### REQUIRED ACTION
Copy out the entries that follow exactly, leaving out the pictures.

### MATERIAL TO PROCESS
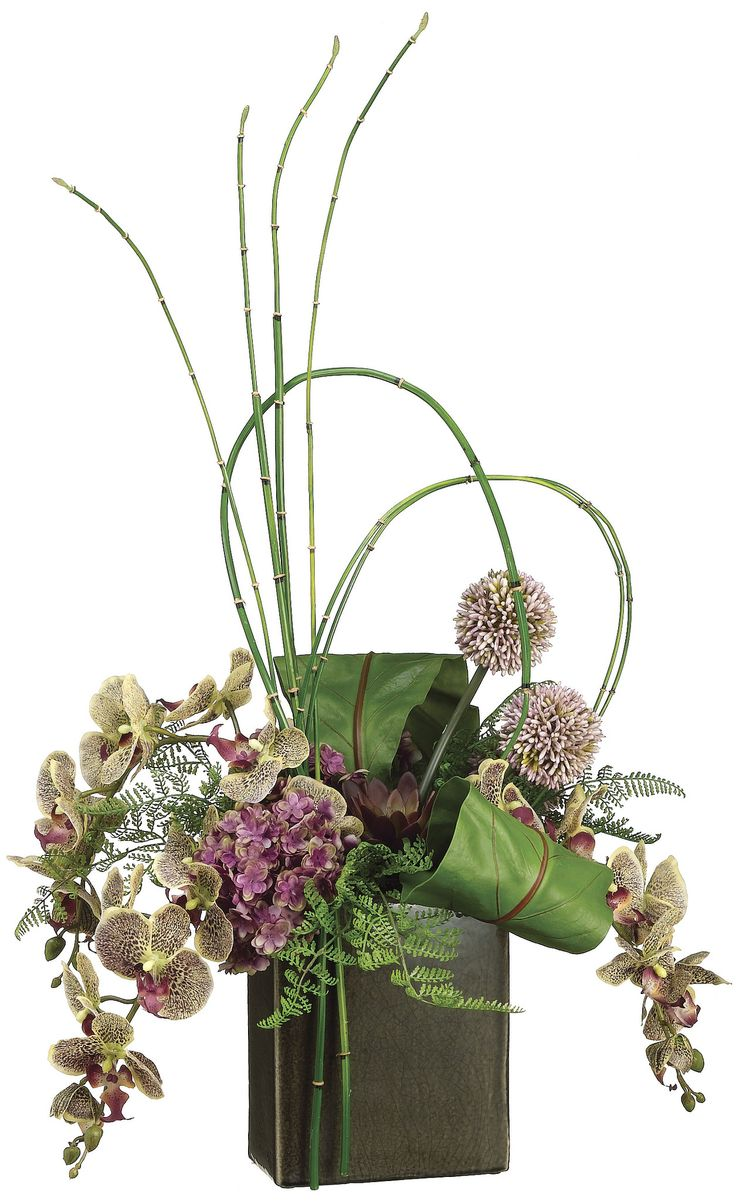 Phalaenopsis Orchid, Bird Nest Fern and Bamboo Arrangement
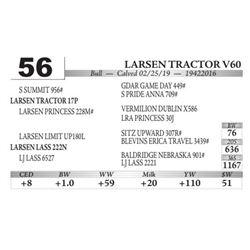 Larsen Tractor V60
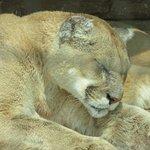 Mountain lion napping.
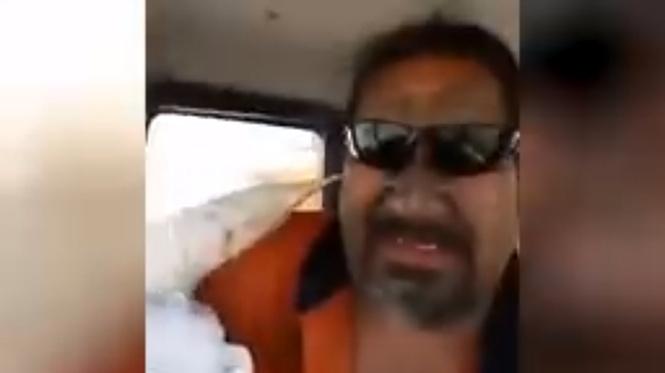 Новозеландец спас чайку, а она атаковала его (предательское ВИДЕО)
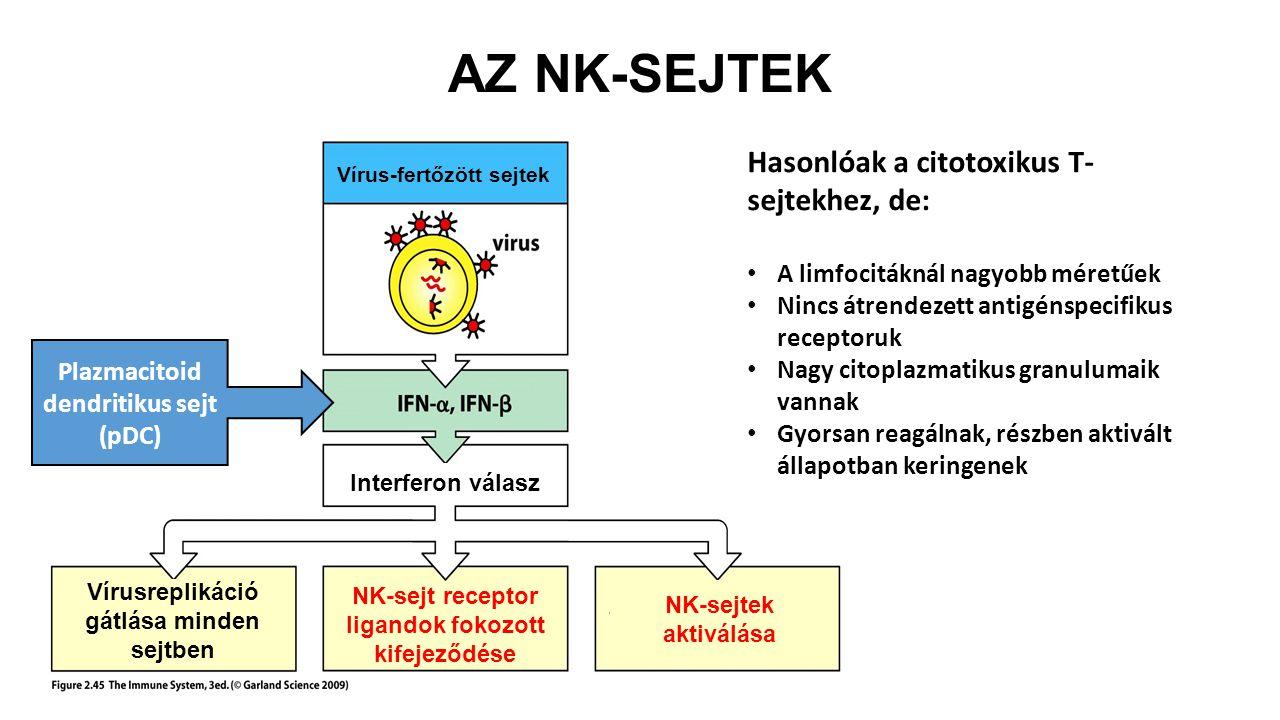AZ NK-SEJTEK Hasonlóak a citotoxikus T-sejtekhez, de:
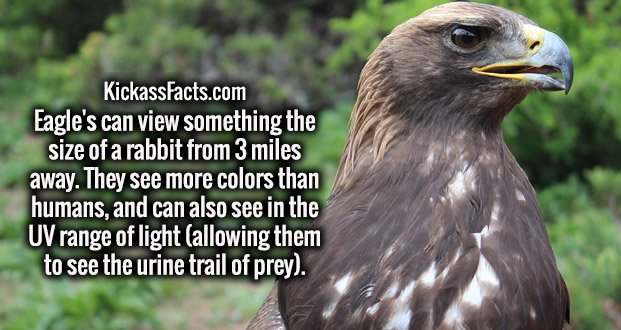Eagle's can view something the size of a rabbit from 3 miles away. They see more colors than humans, and can also see in the UV range of light (allowing them to see the urine trail of prey).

### RESPONSE BELOW
 Phalaenopsis Orchid, Bird Nest Fern and Bamboo Arrangement
 Larsen Tractor V60
 Mountain lion napping.
 Новозеландец спас чайку, а она атаковала его (предательское ВИДЕО)
AZ NK-SEJTEK Hasonlóak a citotoxikus T-sejtekhez, de:
Eagle's can view something the size of a rabbit from 3 miles away. They see more colors than humans, and can also see in the UV range of light (allowing them to see the urine trail of prey).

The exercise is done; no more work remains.